Count how many lines below contain the string "pixel", and reply with that number alone.

*** Source records ***

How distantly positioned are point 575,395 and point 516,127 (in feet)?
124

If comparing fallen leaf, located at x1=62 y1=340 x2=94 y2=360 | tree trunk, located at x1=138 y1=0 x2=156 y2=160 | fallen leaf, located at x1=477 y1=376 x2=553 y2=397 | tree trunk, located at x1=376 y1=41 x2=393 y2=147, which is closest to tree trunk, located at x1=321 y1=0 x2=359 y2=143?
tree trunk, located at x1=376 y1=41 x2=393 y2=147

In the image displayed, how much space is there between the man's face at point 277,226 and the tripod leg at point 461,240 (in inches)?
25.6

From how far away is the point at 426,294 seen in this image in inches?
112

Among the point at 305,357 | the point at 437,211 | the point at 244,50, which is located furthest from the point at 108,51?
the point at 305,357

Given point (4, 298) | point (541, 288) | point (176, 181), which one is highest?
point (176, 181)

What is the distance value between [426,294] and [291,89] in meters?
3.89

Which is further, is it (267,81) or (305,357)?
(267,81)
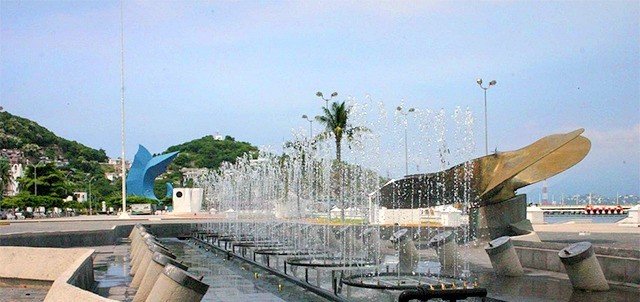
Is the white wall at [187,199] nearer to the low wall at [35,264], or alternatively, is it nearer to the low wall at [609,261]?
the low wall at [35,264]

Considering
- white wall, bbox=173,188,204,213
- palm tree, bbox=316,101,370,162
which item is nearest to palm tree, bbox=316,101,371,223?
palm tree, bbox=316,101,370,162

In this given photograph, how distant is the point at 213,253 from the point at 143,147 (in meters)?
67.7

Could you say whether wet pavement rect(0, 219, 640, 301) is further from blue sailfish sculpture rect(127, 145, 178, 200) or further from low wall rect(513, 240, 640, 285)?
blue sailfish sculpture rect(127, 145, 178, 200)

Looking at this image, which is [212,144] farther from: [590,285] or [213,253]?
[590,285]

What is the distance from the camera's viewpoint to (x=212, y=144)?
121m

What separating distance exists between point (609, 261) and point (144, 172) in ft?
246

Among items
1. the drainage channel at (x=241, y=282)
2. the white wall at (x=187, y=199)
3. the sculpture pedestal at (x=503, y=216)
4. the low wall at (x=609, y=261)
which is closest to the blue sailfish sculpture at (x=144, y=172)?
the white wall at (x=187, y=199)

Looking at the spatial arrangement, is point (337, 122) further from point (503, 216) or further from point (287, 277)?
point (287, 277)

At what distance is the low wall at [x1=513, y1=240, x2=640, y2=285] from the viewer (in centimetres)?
999

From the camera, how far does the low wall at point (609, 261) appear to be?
9992mm

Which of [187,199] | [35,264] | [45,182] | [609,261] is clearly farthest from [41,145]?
[609,261]

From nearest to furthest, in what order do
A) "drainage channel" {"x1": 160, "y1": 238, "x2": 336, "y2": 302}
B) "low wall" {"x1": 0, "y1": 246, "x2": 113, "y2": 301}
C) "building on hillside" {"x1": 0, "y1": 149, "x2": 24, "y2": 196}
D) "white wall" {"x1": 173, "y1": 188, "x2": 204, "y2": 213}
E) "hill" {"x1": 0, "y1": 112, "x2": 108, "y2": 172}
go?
"drainage channel" {"x1": 160, "y1": 238, "x2": 336, "y2": 302} < "low wall" {"x1": 0, "y1": 246, "x2": 113, "y2": 301} < "white wall" {"x1": 173, "y1": 188, "x2": 204, "y2": 213} < "building on hillside" {"x1": 0, "y1": 149, "x2": 24, "y2": 196} < "hill" {"x1": 0, "y1": 112, "x2": 108, "y2": 172}

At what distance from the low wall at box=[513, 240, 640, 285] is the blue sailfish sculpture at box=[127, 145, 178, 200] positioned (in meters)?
71.0

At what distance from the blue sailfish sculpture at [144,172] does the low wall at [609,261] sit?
233ft
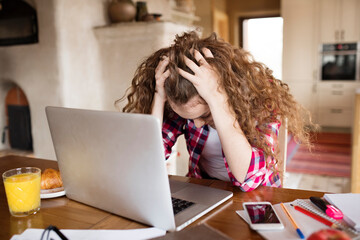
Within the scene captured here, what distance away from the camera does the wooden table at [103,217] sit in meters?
0.79

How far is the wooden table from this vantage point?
2.58 ft

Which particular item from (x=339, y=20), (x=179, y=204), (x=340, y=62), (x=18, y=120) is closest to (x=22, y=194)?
(x=179, y=204)

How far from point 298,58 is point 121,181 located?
→ 516 cm

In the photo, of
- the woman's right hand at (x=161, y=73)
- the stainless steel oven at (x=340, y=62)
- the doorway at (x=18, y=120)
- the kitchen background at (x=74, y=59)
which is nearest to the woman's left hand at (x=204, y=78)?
the woman's right hand at (x=161, y=73)

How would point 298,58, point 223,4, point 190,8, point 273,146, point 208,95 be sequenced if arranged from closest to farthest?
point 208,95 → point 273,146 → point 190,8 → point 298,58 → point 223,4

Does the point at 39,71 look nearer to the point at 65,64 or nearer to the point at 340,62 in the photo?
the point at 65,64

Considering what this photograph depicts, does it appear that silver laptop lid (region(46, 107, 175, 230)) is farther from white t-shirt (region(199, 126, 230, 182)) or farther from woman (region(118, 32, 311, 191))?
white t-shirt (region(199, 126, 230, 182))

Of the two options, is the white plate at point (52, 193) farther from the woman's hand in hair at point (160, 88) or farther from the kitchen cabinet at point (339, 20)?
the kitchen cabinet at point (339, 20)

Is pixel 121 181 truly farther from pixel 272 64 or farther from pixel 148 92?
pixel 272 64

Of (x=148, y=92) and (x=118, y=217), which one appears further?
(x=148, y=92)

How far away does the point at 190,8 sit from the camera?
4016 millimetres

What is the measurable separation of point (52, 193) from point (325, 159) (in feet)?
11.2

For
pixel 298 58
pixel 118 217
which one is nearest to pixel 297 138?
pixel 118 217

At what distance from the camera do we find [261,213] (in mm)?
808
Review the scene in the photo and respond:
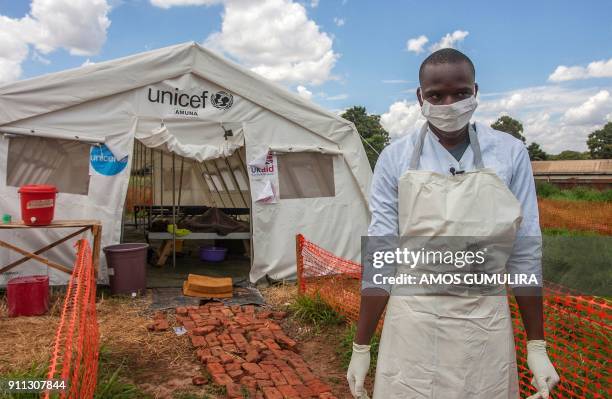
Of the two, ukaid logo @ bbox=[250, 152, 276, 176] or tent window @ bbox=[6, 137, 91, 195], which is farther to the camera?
ukaid logo @ bbox=[250, 152, 276, 176]

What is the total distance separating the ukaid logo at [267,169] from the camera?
7562 mm

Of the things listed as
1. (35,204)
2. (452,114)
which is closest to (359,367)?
(452,114)

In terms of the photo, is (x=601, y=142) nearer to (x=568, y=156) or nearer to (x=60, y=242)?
(x=568, y=156)

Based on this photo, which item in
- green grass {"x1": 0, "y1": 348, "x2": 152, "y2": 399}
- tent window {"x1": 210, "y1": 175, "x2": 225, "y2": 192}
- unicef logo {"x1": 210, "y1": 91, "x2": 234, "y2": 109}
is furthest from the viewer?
tent window {"x1": 210, "y1": 175, "x2": 225, "y2": 192}

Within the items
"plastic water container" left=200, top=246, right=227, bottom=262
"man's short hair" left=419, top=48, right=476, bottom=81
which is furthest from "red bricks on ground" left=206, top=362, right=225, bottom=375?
"plastic water container" left=200, top=246, right=227, bottom=262

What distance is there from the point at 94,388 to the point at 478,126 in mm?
3088

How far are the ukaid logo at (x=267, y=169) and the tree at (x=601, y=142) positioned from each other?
1767 inches

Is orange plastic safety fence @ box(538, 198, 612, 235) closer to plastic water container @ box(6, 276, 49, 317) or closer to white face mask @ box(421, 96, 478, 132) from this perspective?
white face mask @ box(421, 96, 478, 132)

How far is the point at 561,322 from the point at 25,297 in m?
5.82

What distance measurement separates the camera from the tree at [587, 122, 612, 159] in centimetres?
4379

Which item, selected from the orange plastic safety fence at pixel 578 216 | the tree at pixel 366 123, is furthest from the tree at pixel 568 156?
the orange plastic safety fence at pixel 578 216

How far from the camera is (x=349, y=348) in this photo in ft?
15.4

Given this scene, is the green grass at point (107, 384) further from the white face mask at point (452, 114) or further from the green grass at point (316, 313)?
the white face mask at point (452, 114)

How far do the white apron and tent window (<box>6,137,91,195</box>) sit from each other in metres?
6.13
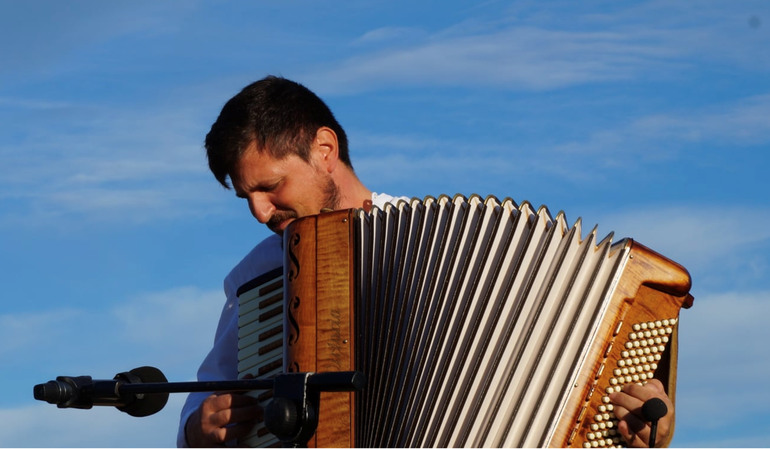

***

_Correct result_
8